# Assemblies

Components that aggregate several joints for analytic loop handling

# Package Contents

 JointUPS Universal - prismatic - spherical joint aggregation (no constraints, no potential states) JointUSR Universal - spherical - revolute joint aggregation (no constraints, no potential states) JointUSP Universal - spherical - prismatic joint aggregation (no constraints, no potential states) JointSSR Spherical - spherical - revolute joint aggregation with mass (no constraints, no potential states) JointSSP Spherical - spherical - prismatic joint aggregation with mass (no constraints, no potential states) JointRRR Planar revolute - revolute - revolute joint aggregation (no constraints, no potential states) JointRRP Planar revolute - revolute - prismatic joint aggregation (no constraints, no potential states)

# Information

This information is part of the Modelica Standard Library maintained by the Modelica Association.

The joints in this package are mainly designed to be used in kinematic loop structures. Every component consists of 3 elementary joints. These joints are combined in such a way that the kinematics of the 3 joints between frame_a and frame_b are computed from the movement of frame_a and frame_b, i.e., there are no constraints between frame_a and frame_b. This requires to solve a non-linear system of equations which is performed analytically (i.e., when a mathematical solution exists, it is computed efficiently and reliably). A detailed description how to use these joints is provided in MultiBody.UsersGuide.Tutorial.LoopStructures.AnalyticLoopHandling.

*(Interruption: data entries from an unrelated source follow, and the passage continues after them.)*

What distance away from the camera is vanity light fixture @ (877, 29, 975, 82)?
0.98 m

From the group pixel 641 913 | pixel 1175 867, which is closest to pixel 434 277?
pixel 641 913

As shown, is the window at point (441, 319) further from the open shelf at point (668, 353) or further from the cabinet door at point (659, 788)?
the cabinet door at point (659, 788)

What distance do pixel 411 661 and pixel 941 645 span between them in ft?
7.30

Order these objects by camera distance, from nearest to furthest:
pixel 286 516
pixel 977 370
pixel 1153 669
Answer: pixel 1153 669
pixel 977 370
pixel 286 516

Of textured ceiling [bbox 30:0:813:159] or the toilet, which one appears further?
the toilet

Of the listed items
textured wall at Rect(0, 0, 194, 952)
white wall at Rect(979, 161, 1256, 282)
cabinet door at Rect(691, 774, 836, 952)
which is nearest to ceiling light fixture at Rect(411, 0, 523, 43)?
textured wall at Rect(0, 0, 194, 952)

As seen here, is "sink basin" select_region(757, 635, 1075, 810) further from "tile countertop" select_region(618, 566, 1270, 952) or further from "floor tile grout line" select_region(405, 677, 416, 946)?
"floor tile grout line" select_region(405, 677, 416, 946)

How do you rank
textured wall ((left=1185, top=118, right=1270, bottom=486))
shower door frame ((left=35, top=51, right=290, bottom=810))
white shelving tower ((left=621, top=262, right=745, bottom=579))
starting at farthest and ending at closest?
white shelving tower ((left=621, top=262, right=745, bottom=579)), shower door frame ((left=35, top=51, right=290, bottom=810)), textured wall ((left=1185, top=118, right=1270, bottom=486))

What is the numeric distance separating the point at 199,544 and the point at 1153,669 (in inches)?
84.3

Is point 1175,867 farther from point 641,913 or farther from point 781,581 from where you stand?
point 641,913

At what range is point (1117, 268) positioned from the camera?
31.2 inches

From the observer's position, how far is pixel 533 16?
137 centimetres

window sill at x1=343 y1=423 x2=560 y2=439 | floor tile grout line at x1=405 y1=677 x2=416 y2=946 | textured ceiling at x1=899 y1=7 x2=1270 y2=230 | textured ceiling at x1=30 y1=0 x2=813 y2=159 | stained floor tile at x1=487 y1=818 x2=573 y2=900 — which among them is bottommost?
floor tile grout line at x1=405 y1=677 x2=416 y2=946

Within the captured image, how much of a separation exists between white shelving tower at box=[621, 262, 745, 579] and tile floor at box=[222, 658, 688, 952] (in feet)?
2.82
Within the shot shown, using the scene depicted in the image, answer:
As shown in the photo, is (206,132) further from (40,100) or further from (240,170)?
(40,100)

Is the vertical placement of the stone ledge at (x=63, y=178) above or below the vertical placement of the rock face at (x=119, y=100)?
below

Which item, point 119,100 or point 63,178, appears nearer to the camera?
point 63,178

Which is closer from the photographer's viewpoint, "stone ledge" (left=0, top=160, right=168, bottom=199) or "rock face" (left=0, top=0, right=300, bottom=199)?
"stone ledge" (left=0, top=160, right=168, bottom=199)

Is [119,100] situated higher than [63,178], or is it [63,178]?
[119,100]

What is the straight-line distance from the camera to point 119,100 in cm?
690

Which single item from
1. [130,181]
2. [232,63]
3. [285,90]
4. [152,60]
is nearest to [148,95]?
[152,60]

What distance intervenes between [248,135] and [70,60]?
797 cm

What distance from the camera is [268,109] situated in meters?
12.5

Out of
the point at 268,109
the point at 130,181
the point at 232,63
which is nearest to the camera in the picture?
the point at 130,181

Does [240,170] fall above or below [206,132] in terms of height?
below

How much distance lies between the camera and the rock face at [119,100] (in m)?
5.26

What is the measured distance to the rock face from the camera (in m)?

The assembly joints in this package are named JointXYZ where XYZ are the first letters of the elementary joints used in the component, in particular:

 P Prismatic joint R Revolute joint S Spherical joint U Universal joint

For example, JointUSR is an assembly joint consisting of a universal, a spherical and a revolute joint.

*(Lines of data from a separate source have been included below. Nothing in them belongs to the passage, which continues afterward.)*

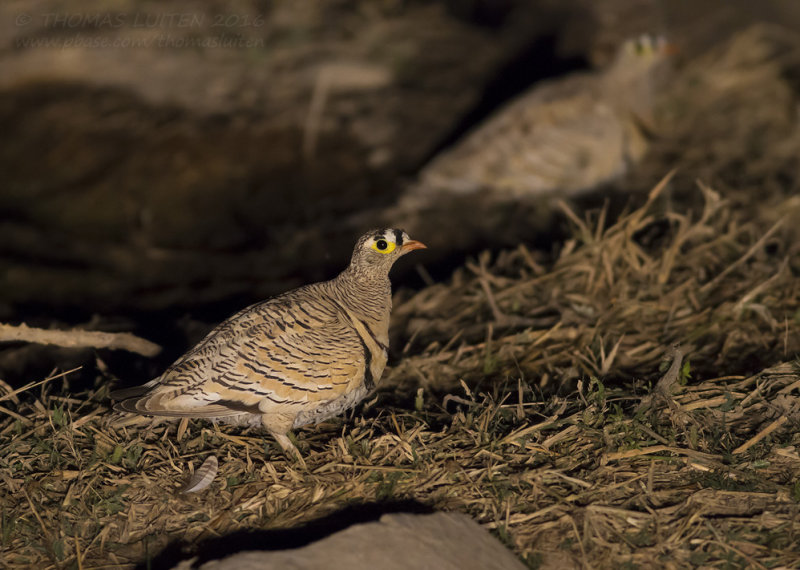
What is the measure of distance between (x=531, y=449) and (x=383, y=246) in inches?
46.3

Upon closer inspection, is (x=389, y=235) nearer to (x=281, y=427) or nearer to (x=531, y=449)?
(x=281, y=427)

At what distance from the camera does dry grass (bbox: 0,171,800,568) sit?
2.91m

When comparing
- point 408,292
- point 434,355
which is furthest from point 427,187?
point 434,355

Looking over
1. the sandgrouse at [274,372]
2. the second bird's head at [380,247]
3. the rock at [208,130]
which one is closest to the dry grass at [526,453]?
the sandgrouse at [274,372]

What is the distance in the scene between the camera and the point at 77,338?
12.5ft

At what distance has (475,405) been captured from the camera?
352 centimetres

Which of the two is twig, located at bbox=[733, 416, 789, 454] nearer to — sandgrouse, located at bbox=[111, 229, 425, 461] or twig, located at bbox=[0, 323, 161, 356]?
sandgrouse, located at bbox=[111, 229, 425, 461]

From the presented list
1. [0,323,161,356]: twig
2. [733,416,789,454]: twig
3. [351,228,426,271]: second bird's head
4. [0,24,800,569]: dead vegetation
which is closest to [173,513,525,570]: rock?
[0,24,800,569]: dead vegetation

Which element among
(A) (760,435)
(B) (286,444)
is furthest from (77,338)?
(A) (760,435)

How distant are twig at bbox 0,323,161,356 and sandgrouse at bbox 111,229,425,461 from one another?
1.89ft

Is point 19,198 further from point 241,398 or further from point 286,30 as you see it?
point 241,398

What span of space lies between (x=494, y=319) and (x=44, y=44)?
20.8 ft

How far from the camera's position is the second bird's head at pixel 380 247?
146 inches

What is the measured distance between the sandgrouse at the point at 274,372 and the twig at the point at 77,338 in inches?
22.7
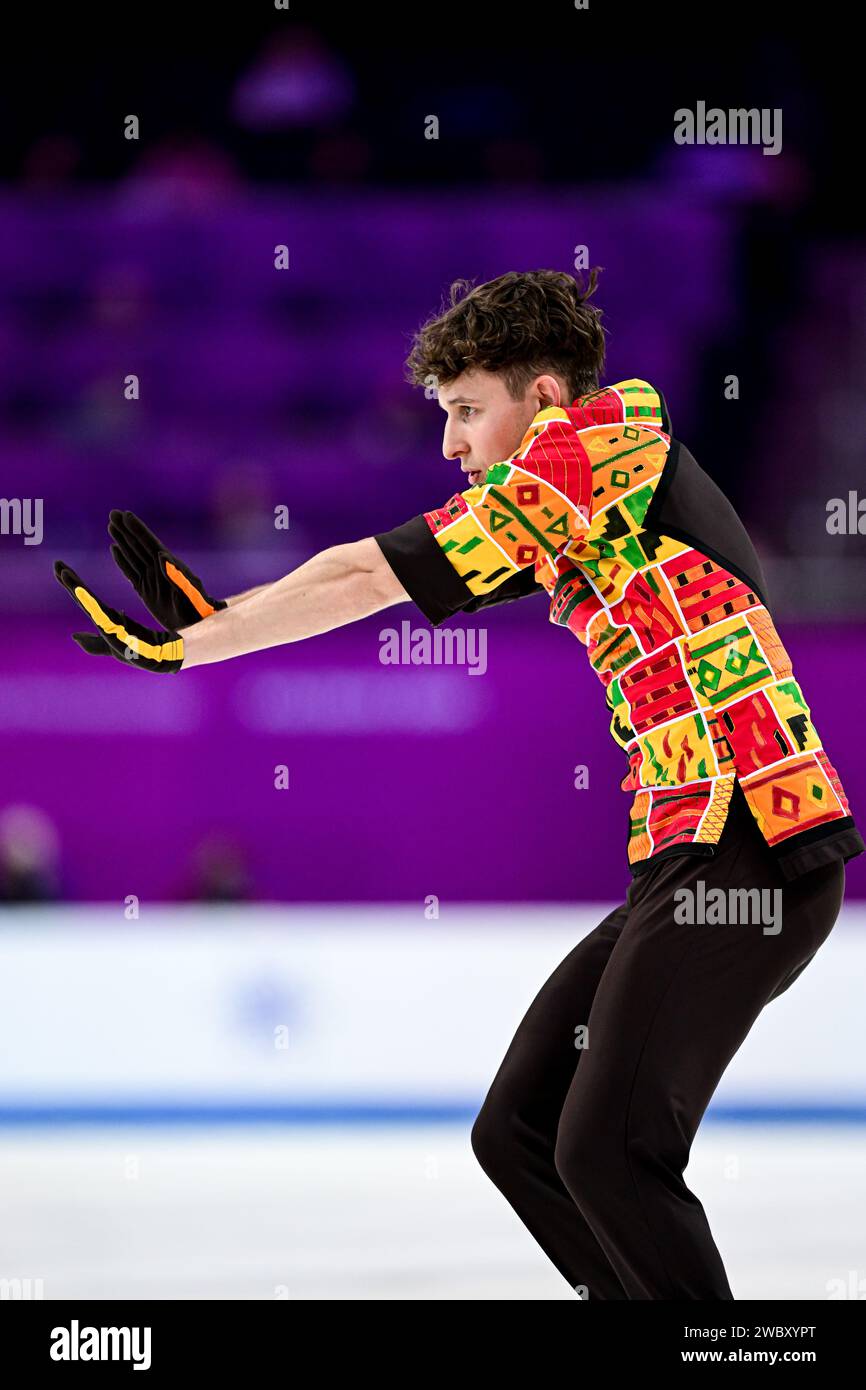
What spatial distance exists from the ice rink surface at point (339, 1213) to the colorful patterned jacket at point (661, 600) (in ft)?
3.97

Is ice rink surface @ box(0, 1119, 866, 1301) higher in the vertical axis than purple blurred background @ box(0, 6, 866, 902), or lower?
lower

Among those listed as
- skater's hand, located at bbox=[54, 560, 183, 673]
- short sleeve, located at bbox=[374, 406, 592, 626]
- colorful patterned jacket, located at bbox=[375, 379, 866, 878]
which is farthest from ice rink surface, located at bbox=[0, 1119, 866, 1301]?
short sleeve, located at bbox=[374, 406, 592, 626]

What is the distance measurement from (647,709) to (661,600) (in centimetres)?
14

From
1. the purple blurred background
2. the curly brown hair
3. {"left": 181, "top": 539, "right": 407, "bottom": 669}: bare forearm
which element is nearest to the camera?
{"left": 181, "top": 539, "right": 407, "bottom": 669}: bare forearm

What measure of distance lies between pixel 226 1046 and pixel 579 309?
2738 mm

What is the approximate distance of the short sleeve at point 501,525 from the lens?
6.28 feet

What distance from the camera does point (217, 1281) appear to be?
2.88m

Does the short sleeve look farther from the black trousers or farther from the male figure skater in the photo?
the black trousers

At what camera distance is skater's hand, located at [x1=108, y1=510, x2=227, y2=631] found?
6.75ft

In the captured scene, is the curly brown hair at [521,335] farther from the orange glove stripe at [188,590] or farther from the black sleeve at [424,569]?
the orange glove stripe at [188,590]

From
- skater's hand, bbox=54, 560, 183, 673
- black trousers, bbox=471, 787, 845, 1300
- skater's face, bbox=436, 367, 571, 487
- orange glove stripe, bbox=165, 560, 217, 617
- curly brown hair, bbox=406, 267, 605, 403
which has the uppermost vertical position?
curly brown hair, bbox=406, 267, 605, 403

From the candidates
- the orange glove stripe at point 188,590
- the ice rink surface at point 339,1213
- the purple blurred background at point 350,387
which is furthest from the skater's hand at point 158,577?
the purple blurred background at point 350,387

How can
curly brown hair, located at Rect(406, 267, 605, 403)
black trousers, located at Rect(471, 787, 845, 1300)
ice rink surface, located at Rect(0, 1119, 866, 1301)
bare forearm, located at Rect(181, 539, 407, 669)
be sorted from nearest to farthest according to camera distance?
black trousers, located at Rect(471, 787, 845, 1300) → bare forearm, located at Rect(181, 539, 407, 669) → curly brown hair, located at Rect(406, 267, 605, 403) → ice rink surface, located at Rect(0, 1119, 866, 1301)
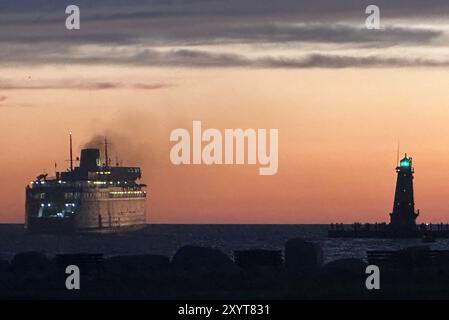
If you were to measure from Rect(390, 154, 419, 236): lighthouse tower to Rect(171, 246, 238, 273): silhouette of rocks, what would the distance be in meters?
70.8

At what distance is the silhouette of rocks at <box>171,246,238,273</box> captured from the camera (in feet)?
160

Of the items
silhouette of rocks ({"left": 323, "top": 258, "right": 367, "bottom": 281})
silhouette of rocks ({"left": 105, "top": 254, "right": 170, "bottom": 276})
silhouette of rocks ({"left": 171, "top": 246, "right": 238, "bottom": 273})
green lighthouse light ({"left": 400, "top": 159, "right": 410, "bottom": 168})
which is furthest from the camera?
green lighthouse light ({"left": 400, "top": 159, "right": 410, "bottom": 168})

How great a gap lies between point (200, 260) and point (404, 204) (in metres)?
77.2

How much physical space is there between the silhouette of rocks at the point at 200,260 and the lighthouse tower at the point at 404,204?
70.8 meters

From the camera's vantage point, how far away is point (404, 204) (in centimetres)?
12512

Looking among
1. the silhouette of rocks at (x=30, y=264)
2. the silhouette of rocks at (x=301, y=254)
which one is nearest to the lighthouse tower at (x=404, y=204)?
the silhouette of rocks at (x=301, y=254)

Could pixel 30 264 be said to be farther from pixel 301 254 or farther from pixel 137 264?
pixel 301 254

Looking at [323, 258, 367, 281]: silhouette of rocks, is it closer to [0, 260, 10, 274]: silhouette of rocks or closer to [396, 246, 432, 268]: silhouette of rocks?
[396, 246, 432, 268]: silhouette of rocks

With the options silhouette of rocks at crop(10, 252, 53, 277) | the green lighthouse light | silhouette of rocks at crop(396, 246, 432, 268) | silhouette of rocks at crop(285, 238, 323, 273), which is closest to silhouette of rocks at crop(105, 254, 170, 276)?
silhouette of rocks at crop(10, 252, 53, 277)

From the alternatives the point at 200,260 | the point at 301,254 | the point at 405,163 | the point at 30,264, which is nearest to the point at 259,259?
the point at 200,260

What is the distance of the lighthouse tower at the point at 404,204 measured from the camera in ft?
393

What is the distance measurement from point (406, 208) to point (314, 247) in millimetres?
72379

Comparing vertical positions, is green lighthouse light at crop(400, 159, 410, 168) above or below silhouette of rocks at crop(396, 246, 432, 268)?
above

This package contains the following models:

#### Content

ModelDescription
JointUPS Universal - prismatic - spherical joint aggregation
JointUSR Universal - spherical - revolute joint aggregation
JointUSP Universal - spherical - prismatic joint aggregation
JointSSR Spherical - spherical - revolute joint aggregation with an optional mass point at the rod connecting the two spherical joints
JointSSP Spherical - spherical - prismatic joint aggregation with an optional mass point at the rod connecting the two spherical joints
JointRRR Revolute - revolute - revolute joint aggregation for planar loops
JointRRP Revolute - revolute - prismatic joint aggregation for planar loops

Note, no component of this package has potential states, since the components are designed in such a way that the generalized coordinates of the used elementary joints are computed from the frame_a and frame_b coordinates. Still, it is possible to use the components in a tree structure. In this case states are selected from bodies that are connected to the frame_a or frame_b side of the component. In most cases this gives a less efficient solution, as if elementary joints of package Modelica.Mechanics.MultiBody.Joints would be used directly.

The analytic handling of kinematic loops by using joint aggregations with 6 degrees of freedom as provided in this package, is a new methodology. It is based on a more general method for solving non-linear equations of kinematic loops developed by Woernle and Hiller. An automatic application of this more general method is difficult, and a manual application is only suited for specialists in this field. The method introduced here is a compromise: It can be quite easily applied by an end user, but for a smaller class of kinematic loops. The method of the "characteristic pair of joints" from Woernle and Hiller is described in:

Woernle C.:
Ein systematisches Verfahren zur Aufstellung der geometrischen Schliessbedingungen in kinematischen Schleifen mit Anwendung bei der Rückwärtstransformation für Industrieroboter.
Fortschritt-Berichte VDI, Reihe 18, Nr. 59, Duesseldorf: VDI-Verlag 1988, ISBN 3-18-145918-6.

Hiller M., and Woernle C.:
A Systematic Approach for Solving the Inverse Kinematic Problem of Robot Manipulators.
Proceedings 7th World Congress Th. Mach. Mech., Sevilla 1987.